Although Top Gun: Maverick mostly avoids the profound level of cheese that either ascended or plagued the original (depending on how much you like it), it doesn’t escape cheesiness entirely. The dialogue is pretty on-the-nose at times, though not nearly as blatantly cheesy as that of its predecessor. Also, the romance between Maverick and Jennifer Connelly’s character (Penny Benjamin, whose inclusion is a callback in itself) does feel a bit dispensable. Don’t get me wrong, I think the pair have pretty decent chemistry, but the inclusion of another blossoming-romance subplot is a tad too dismissive of the one we got in the original.
Still, minor quips aside, Top Gun: Maverick proves itself not only a worthy successor to its ’86 predecessor, but actually a superior film in pretty much every sense.
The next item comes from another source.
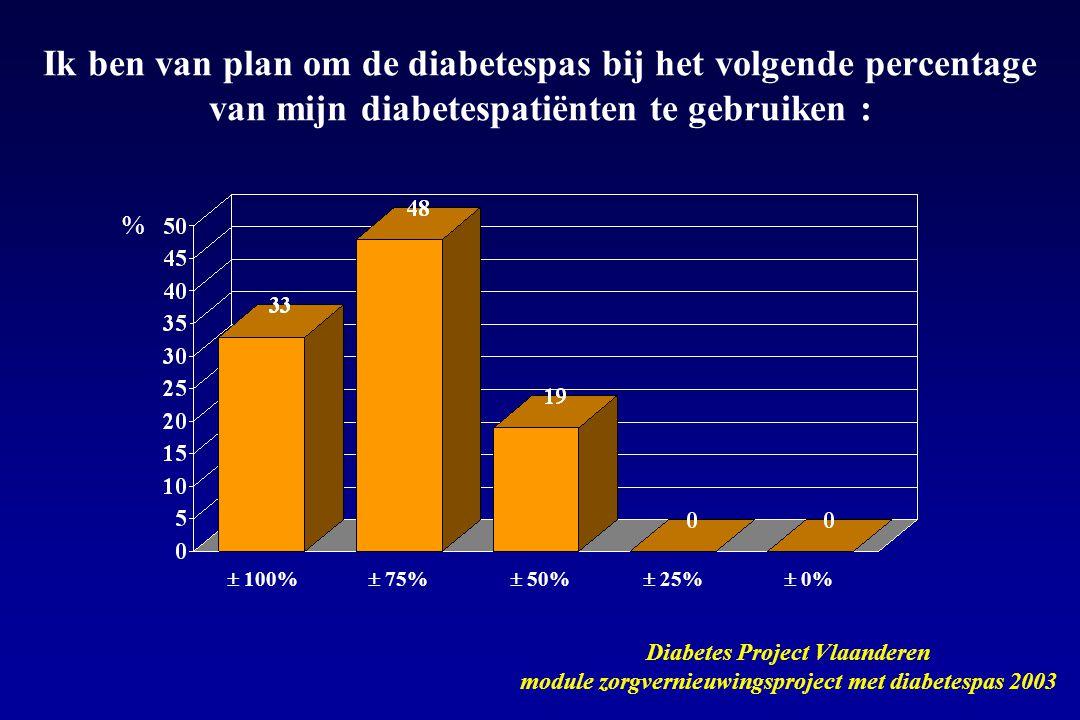 Ik ben van plan om de diabetespas bij het volgende percentage van mijn diabetespatiënten te gebruiken :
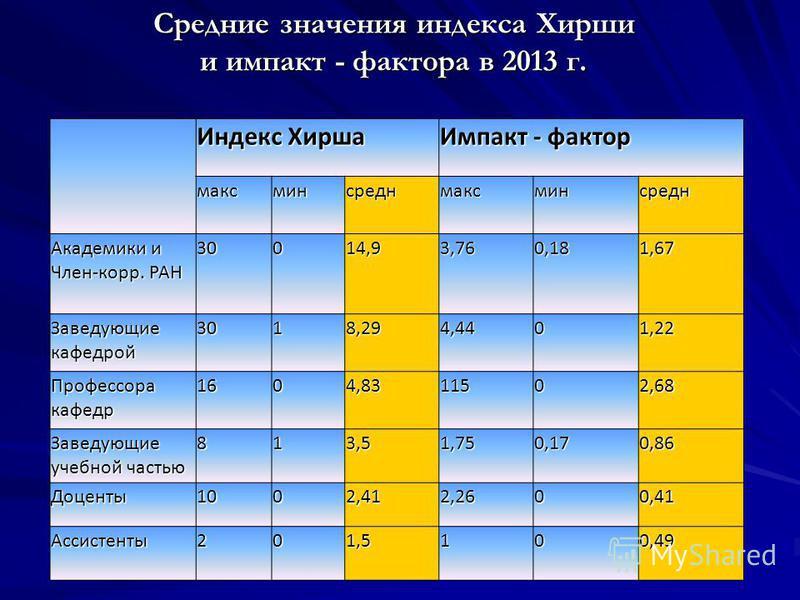 Средние значения индекса Хирши и импакт - фактора в 2013 г. Индекс Хирша Импакт - фактор максминсреднмаксминсредн Академики и Член-корр. РАН 30014,93,760,181,67 Заведующие кафедрой 3018,294,4401,22 Профессора кафедр 1604,8311502,68 Заведующие учебной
Just the idea of a sequel THIS long after the previous movie and THIS great is practically unheard of… other than something like Blade Runner 2049 (2017, 35 years after the first film). This is easily one of the most thrilling action films we’ve gotten in a while; even if you aren’t the biggest fan of the original, you’ll likely have a great time with this one… and (as easy a line as they come) if you’re a die-hard Top Gun fan, prepare for this sequel to take your breath away.